I’ve been watching e-Ink technology, waiting for it to be mature enough to make it a practical choice for supplementing/replacing my paper technical books. Products using this technology started to become available a little over a year ago, and I wrote a bit about them at the time.
There are two main e-Ink based products out right now: the Sony portable reader, and the iLiad by Irex technologies (iRex is a spin-off from Philips, one of the companies that developed e-Ink technology). The Sony device is about 40% cheaper than the iLiad: around $400 US versus $700 US. But the iLiad has a larger display, 16 grayscales versus 4, wireless network connectivity, and the ability to annotate (make notes) on at least some of the documents it supports.

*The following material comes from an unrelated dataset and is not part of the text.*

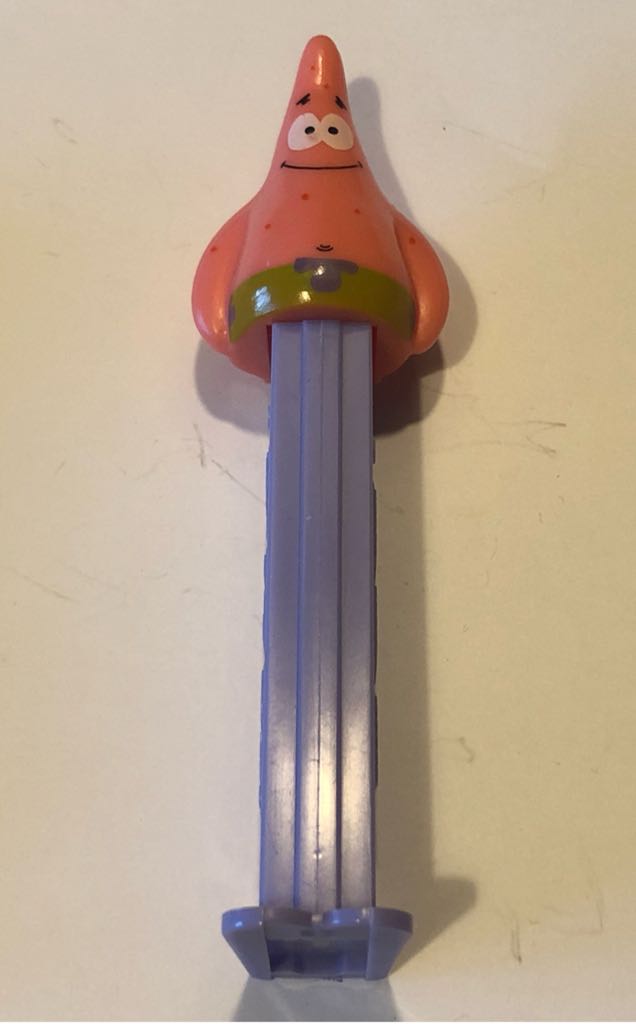 Regular Dispenser: Blue Visitor Center Exclusive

Guess which one I just ordered? Yeah…the iLiad. Neither the Sony nor the iLiad are really “mature” technology: I expect problems, frustrations, and possibly regret. But I also see an opportunity every time I am sitting in the office and don’t have one of my twenty or so technical books (about 700 pages each) from home, or vice versa. Even carrying a single one of my technical books, which average a kilo or more in weight, back and forth is irritating.
And a lot of the documents I use are IBM RedBooks: there is a massive library of these PDF-formatted documents available. Flipping through a 900 page PDF on my computer to find an answer while I try to work on my computer is challenging enough. Reading the book in its entirety on a computer’s emissive display is something I’ve never really managed. My eyes give out too quickly.

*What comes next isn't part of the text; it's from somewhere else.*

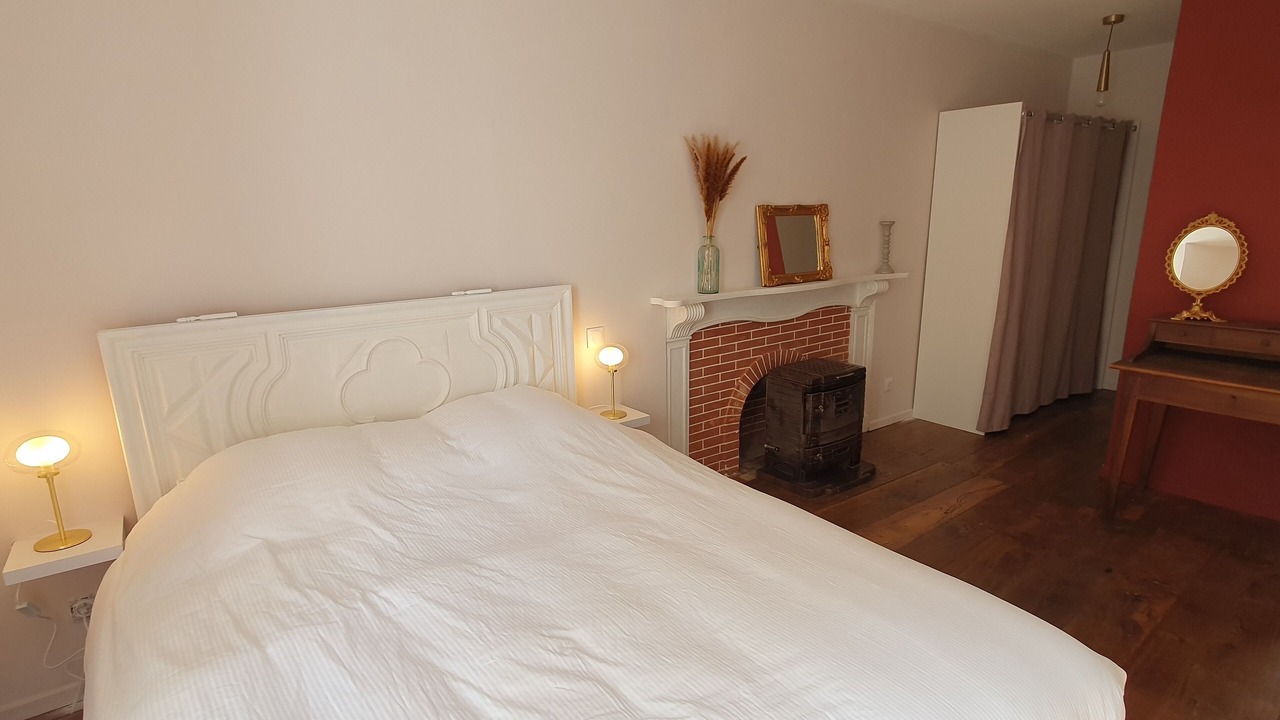 Photo of Bedroom in Estivaux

The paper-like e-Ink technology has a lot of promise, and I like getting in early with new technologies so I can form my own opinions. I still have an Apple Newton somewhere around here, my Apple II is in storage, my Commodore Amiga and Altos 586 are ancient history, my 300 baud DC Hayes modem might still be in the attic somewhere, I think in a box near it is an original Palm pilot… I can’t say, in retrospect, that I regret having been an early adopter with any of these technologies. Each of them taught me something, opened my mind to new possibilities, even when the particular implementation of that technology itself ended up being less than successful.